I may not have seriously considered this project if I didn’t have a Pi 5 lying around. I say “lying around”, but it was really part of a disused Commodore 64 project. More on that in another article, perhaps! Anyway, it had not been used in a few years and wasn’t practical, so I decided it may be a great donor for a server. I did my research to make sure it was possible - it required some extra accessories and planning - but once I was satisfied, I took out the C64 and removed the Pi from it. The end of one DIY project and the beginning of another!

So, what did I have and what would I need? And would the Pi accomplish what I want? All excellent questions. The Pi 5 is a perfectly competent, low-power server for basic use, serving content to a few users from a hard drive. The catch that I had to be okay with up-front was no transcoding; I had to pick a format and quality level and stick with it. This meant that legacy devices wouldn’t be compatible - which isn’t a big deal - but also that a good internet connection was going to be demanded if I wanted to stream video outside the house. After all, these backups were going to be 25-30GB Blu-ray quality movies, and with no way to downsize them in real time it would require a hefty connection. I decided that if this was required down the line I would scale up to it, but this would serve home use fine; if I needed to watch something elsewhere later I could download them in advance or transcode the Blu-rays to the more efficient h265 to save bandwidth at source.

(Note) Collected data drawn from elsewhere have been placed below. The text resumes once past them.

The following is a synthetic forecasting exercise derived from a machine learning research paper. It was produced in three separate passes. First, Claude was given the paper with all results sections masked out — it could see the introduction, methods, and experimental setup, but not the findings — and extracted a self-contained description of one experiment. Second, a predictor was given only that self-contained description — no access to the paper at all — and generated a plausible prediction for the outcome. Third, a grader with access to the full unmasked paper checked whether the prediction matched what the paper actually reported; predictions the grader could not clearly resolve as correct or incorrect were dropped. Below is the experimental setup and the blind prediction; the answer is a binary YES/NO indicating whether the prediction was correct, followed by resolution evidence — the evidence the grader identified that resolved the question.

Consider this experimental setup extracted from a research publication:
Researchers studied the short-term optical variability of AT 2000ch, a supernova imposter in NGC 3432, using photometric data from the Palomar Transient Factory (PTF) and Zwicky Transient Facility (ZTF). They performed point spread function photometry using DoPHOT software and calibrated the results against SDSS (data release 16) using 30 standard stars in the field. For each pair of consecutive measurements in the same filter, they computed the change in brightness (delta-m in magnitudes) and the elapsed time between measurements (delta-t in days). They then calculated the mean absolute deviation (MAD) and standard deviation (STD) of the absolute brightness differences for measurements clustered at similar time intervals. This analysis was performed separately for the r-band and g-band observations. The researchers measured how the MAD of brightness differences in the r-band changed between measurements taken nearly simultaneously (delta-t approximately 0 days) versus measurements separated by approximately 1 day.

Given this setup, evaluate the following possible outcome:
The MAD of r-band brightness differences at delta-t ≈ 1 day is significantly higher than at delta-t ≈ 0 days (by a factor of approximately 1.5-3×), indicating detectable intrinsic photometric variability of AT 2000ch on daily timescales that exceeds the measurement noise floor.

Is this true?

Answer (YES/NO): NO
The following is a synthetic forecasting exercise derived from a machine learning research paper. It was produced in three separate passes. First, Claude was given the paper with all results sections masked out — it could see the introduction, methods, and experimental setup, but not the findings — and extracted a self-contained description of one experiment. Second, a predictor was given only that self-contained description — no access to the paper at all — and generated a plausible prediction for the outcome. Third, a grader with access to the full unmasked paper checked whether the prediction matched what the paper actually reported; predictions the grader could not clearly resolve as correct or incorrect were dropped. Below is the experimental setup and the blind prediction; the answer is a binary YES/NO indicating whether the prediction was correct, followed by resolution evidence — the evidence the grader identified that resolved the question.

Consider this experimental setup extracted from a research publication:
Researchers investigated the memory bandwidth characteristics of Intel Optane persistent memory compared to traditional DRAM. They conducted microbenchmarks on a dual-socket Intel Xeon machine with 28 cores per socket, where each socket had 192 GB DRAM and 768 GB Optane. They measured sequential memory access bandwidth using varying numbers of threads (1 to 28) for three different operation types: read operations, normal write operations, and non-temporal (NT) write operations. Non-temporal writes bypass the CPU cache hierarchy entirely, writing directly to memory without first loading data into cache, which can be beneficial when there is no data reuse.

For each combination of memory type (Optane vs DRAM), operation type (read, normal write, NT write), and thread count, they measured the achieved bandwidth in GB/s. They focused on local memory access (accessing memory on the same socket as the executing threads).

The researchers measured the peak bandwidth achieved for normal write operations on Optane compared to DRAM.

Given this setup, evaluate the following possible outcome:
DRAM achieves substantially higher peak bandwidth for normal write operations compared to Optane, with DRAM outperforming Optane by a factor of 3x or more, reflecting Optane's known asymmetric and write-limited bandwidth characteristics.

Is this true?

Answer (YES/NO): YES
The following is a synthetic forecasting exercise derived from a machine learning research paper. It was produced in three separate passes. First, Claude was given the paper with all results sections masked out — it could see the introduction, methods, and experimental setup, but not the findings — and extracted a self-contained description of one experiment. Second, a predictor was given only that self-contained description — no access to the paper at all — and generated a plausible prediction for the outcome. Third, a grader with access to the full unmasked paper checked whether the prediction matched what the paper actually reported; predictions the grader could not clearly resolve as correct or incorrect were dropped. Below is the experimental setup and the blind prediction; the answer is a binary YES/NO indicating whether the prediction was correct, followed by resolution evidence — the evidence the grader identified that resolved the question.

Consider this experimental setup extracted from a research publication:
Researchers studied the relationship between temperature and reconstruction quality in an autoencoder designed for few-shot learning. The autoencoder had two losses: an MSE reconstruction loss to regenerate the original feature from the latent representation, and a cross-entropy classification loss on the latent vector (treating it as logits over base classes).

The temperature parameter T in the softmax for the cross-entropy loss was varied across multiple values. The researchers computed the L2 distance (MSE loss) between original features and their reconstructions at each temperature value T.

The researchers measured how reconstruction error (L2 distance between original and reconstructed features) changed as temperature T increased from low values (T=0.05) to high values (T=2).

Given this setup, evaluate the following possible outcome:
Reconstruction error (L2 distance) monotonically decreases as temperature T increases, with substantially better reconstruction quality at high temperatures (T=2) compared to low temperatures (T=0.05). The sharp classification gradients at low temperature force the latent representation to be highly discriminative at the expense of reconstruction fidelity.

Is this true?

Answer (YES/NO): NO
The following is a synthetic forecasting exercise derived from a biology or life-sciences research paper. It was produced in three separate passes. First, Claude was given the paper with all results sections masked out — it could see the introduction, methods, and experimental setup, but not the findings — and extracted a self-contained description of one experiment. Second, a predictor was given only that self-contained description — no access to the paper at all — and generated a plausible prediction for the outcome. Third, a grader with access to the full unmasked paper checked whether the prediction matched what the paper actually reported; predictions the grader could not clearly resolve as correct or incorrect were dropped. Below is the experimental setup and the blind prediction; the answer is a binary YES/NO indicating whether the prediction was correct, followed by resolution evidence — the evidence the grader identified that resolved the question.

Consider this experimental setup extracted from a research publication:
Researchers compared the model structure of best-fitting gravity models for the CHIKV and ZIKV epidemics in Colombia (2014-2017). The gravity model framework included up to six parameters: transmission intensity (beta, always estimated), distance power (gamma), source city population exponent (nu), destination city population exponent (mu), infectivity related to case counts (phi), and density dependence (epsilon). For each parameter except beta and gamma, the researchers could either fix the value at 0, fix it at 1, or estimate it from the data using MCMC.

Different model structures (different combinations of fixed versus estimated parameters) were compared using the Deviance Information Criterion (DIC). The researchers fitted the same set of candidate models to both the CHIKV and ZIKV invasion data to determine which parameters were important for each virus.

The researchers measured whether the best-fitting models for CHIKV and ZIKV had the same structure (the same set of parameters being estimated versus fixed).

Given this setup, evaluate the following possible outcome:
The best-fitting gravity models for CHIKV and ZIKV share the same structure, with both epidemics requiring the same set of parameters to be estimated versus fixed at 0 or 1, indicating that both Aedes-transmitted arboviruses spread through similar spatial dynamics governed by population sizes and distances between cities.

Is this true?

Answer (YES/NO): YES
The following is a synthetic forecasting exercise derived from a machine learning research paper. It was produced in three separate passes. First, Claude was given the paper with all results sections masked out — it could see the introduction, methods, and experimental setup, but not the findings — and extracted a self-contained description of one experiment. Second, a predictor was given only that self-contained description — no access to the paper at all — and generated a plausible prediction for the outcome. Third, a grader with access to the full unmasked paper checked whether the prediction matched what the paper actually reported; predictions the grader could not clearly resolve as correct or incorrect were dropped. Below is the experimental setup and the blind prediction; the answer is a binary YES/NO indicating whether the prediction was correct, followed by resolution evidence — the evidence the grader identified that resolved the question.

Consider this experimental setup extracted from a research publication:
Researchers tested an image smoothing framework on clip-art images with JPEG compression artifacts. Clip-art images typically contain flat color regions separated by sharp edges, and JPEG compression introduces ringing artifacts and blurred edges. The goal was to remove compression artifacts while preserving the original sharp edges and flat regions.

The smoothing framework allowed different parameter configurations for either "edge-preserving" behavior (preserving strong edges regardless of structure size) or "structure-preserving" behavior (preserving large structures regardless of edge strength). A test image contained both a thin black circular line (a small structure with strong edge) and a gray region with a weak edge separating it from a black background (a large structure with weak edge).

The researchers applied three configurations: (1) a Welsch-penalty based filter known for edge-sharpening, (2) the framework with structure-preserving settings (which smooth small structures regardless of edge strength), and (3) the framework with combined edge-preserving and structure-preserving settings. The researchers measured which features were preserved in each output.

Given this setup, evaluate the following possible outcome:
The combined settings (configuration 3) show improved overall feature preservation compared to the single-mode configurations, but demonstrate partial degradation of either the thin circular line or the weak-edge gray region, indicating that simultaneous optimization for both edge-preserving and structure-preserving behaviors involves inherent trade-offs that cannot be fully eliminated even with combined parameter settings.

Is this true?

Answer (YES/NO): NO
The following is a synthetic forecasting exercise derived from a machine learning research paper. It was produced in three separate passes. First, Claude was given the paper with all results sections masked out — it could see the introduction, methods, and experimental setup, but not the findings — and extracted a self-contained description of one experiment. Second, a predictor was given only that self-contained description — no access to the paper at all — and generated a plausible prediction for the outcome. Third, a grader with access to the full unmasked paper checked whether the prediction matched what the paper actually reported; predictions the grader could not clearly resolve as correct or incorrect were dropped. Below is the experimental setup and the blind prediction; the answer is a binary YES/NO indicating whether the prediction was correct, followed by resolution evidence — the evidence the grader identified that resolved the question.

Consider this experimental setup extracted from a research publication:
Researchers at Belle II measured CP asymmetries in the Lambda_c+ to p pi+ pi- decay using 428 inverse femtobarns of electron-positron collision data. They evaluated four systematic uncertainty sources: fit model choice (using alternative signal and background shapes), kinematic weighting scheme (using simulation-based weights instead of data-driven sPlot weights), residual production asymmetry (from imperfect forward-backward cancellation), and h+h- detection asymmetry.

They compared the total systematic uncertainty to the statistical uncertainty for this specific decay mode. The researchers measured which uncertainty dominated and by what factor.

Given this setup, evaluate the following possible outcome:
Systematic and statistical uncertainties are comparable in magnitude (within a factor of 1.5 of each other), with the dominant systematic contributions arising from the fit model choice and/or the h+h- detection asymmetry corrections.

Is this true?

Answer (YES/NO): NO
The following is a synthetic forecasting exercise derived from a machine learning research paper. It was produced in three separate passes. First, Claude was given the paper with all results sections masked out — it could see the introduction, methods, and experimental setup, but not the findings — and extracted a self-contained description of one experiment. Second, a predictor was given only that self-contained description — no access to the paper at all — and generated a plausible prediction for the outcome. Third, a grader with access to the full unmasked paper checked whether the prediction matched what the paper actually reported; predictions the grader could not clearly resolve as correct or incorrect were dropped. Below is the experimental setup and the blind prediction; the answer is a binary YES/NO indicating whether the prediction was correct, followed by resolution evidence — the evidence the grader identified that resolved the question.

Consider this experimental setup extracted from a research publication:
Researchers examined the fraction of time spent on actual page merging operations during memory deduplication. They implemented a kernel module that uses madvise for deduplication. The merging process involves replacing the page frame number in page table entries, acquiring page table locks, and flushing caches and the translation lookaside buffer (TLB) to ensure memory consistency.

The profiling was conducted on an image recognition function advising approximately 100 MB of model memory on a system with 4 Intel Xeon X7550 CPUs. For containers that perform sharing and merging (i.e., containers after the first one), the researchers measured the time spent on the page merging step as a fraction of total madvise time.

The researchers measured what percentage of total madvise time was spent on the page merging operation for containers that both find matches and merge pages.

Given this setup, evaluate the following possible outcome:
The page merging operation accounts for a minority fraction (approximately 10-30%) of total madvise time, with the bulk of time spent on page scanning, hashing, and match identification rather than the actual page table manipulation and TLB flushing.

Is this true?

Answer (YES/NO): NO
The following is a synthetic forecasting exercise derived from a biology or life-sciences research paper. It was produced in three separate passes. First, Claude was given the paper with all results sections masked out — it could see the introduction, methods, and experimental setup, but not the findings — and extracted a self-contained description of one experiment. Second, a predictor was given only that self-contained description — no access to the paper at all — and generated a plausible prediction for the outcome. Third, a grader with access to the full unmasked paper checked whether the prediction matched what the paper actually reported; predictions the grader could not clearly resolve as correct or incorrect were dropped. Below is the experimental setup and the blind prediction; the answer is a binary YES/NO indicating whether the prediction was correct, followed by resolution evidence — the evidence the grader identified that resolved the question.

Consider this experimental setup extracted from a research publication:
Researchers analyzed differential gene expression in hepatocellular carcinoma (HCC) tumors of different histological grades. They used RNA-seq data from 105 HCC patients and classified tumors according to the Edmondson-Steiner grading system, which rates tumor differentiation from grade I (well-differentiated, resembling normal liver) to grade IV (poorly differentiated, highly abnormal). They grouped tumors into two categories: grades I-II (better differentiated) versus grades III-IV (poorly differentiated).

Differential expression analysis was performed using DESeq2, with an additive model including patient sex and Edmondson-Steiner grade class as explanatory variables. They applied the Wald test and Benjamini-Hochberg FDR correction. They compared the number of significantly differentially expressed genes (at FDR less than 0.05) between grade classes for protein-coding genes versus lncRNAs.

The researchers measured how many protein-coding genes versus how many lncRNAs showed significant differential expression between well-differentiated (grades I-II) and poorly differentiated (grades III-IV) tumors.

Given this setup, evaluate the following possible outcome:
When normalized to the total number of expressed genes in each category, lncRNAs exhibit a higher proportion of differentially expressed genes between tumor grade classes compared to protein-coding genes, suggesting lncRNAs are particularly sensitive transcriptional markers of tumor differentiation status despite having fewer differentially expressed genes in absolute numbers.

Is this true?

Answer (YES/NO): NO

So not a huge problem.

Building

All I had was a Pi 5 with a microSD and a 256GB SATA SSD. What would I need? A real NAS would need more storage, and ideally not over a USB, so I bought a Radxa Penta SATA HAT, which is basically an adapter for hard drives for the top of the Pi. It needed its own power supply on top of that. What a pain - Radxa only sold their official power supply from AliExpress, which had long and expensive shipping, so I bought two 12V 5A DC adapters and one of them did fit. Still, pains are par for the course with DIY. Then, storage! Since this would back up the whole family, including important stuff, we wanted plenty of storage and some level of failsafe. We went with two hard drives, both 6TB, set up with RAID 1. This basically means that only 6TB is usable; but if either dies, nothing is lost. Amazing!

Back Up

Then came the rabbit hole of media backups. I wanted to get the ball rolling with the legitimate discs we had around the house. I had an Apple SuperDrive for CDs and DVDs; CDs went smoothly with XLD. I really enjoyed making backups of all of my music, opening their cases and perusing their feel and notes. DVDs are where the problems began to spring. MakeMKV found it difficult to extract some of my DVDs; sometimes the movie would appear twice, or an episode would fail to extract, and so on. It got worse with Blu-ray!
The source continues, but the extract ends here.